**SELECTED EXTRACT:**
=== Section Start ===

Personal information
- Full name: John Henry Baggott
- Born: 20 July 1906 Pietermaritzburg, Colony of Natal
- Died: 2 June 1995 (aged 88)
- Original teams: Northcote, Dimboola
- Height: 182 cm (6 ft 0 in)
- Weight: 75.5 kg (166 lb)

Playing career^{1}
- Years: Club / Games (Goals)
- 1925: Northcote / 13 (21)
- 1926: Dimboola / ? (?)
- 1927–1935: Richmond / 128 (140)
- 1936–1937: Essendon / 019 00(0)
- Total:  / 160 (161)

Coaching career
- Years: Club / Games (W–L–D)
- 1936–1939: Essendon / 60 (22–38–0)
- 1940: South Melbourne / 18 0(7–11–0)
- Total:  / 78 (29–49–0)
- ^{1} Playing statistics correct to the end of 1937.

Career highlights
- VFL premiership player: 1932, 1934; Richmond leading goalkicker: 1927, 1928; Interstate games: 4; Essendon captain-coach: 1936–1937; Richmond Life Member: 1960; Richmond Hall of Fame: 2019;

= Jack Baggott =

Australian rules footballer, born 1906

John Henry Baggott (20 July 1906 – 2 June 1995) was an Australian rules footballer who played and coached in the Victorian Football League (VFL) between 1927 and 1940 for the Richmond Football Club, Essendon Football Club, and South Melbourne Football Club.

=== Section End ===

**EXERCISE DATA:**
=== Section Start ===

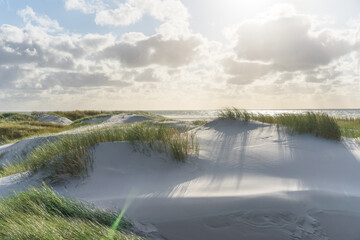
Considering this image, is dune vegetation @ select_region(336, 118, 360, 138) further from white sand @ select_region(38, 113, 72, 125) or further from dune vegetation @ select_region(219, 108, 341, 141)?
white sand @ select_region(38, 113, 72, 125)

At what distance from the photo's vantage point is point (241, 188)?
139 inches

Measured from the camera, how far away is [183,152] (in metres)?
4.68

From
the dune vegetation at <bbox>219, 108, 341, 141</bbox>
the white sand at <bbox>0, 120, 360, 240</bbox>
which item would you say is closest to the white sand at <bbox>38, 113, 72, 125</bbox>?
the white sand at <bbox>0, 120, 360, 240</bbox>

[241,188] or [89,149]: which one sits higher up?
[89,149]

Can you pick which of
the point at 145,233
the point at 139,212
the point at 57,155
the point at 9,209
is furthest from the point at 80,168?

=== Section End ===

**PROBLEM DESCRIPTION:** Reproduce word for word the part of the Jack Baggott text starting at "Personal information" and ending at "Club / Games (Goals)".

**ANSWER BOX:**
Personal information
- Full name: John Henry Baggott
- Born: 20 July 1906 Pietermaritzburg, Colony of Natal
- Died: 2 June 1995 (aged 88)
- Original teams: Northcote, Dimboola
- Height: 182 cm (6 ft 0 in)
- Weight: 75.5 kg (166 lb)

Playing career^{1}
- Years: Club / Games (Goals)